Requirements
- Familiar in distributed systems, with at least 2+ years of backend engineering experience (Java, Go, or similar)
- Familiar with service-oriented architectures (SOA) and inter-service communication using gRPC or REST
- Good understanding of AWS (or other hyperscalers), cloud networking, and infrastructure-as-code patterns
- Comfortable working in high-scale environments with millions of events and alerts per day
- A strong communicator, collaborator, and a problem solver
What the job involves
- The database market is massive and MongoDB is at the forefront of its disruption. At MongoDB, we are transforming how developers build and run applications.

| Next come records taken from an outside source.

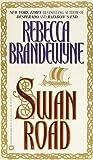 Brandewyne, Rebecca: Swan Road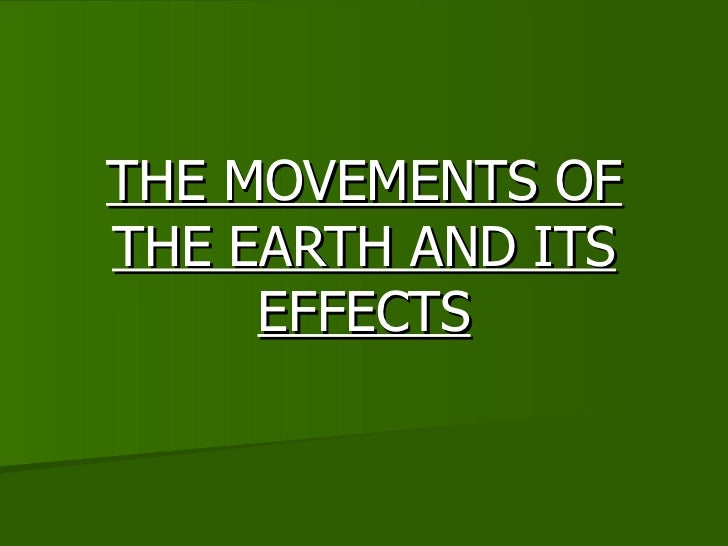 THE MOVEMENTS OF THE EARTH AND ITS EFFECTS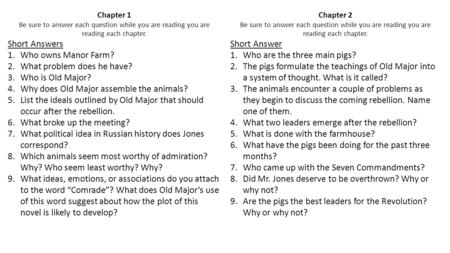 Chapter 1 Be sure to answer each question while you are reading you are reading each chapter. Short Answers 1.Who owns Manor Farm? 2.What problem does.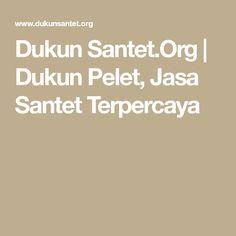 Dukun Santet.Org | Dukun Pelet, Jasa Santet Terpercaya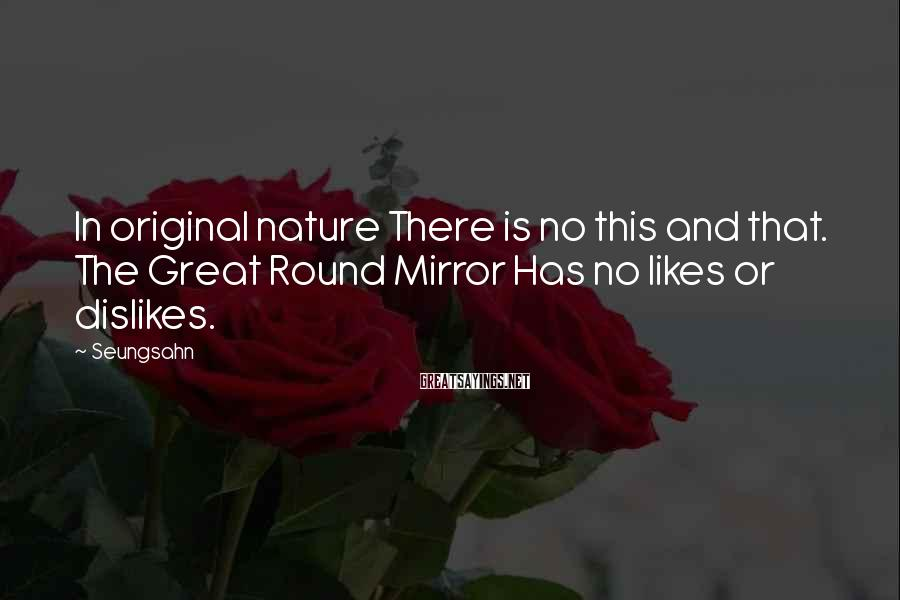 Seungsahn Sayings: In original nature There is no this and that. The Great Round Mirror Has no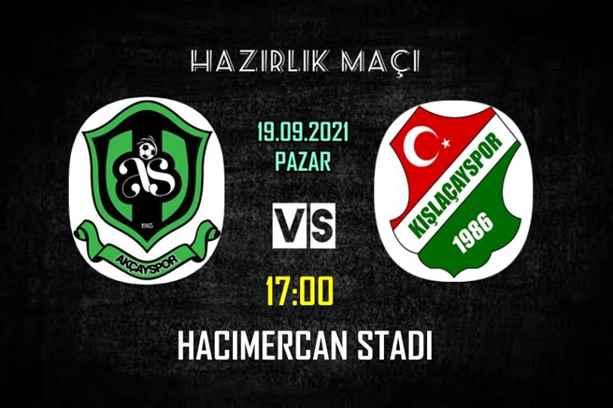 Kışlaçayspor ile Sapanca Akçayspor hazırlık maçı oynayacak.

Our distributed systems power mission-critical services used by thousands of customers around the globe
- We are looking for a Software Engineer to join the Cloud Core Alerts Platform team, building scalable, fault-tolerant, and highly available systems that process millions of events and alerts in real time
- Alert Streaming Systems: Real-time alerting pipelines using Apache Flink and Amazon Kinesis, delivering critical insights for MongoDB Atlas customers
- Event Systems: SOA-based event platforms leveraging gRPC and streaming architectures to power the MongoDB activity feed at scale
- Communication Systems: Distributed services to deliver alert notifications through multiple channels (email, SMS, Slack, PagerDuty) with reliability and resilience
- Third-Party Integrations: Securely managing customer credentials and integrating with external observability providers, ensuring encryption at rest and in transit
- Cross-team Collaboration: Partnering with the broader Customer Observability teams to provide unified telemetry and monitoring experiences
- Design and build distributed systems that process millions of events per second with high availability and low latency
- Lead end-to-end projects from design to production, ensuring scalability, observability, and operational excellence
- Evolve our streaming alerting and eventing platforms, improving reliability, throughput, and developer experience
- Collaborate with cross-functional teams to integrate alerting, event, and communication services into the broader customer observability ecosystem
- Develop secure, multi-tenant integrations with third-party providers, handling sensitive customer credentials safely
- Champion best practices in distributed systems design, including resilience, scalability, and fault tolerance
- Mentor and guide other engineers, sharing expertise on distributed architectures and streaming technologies
- Technologies we use:
- Languages & Frameworks: Java
- Streaming & Messaging: Apache Flink, Amazon Kinesis, Kafka
- Service Frameworks: gRPC, Protobuf, REST
- Datastores: MongoDB, S3
- Cloud & Infrastructure: AWS, Kubernetes, Terraform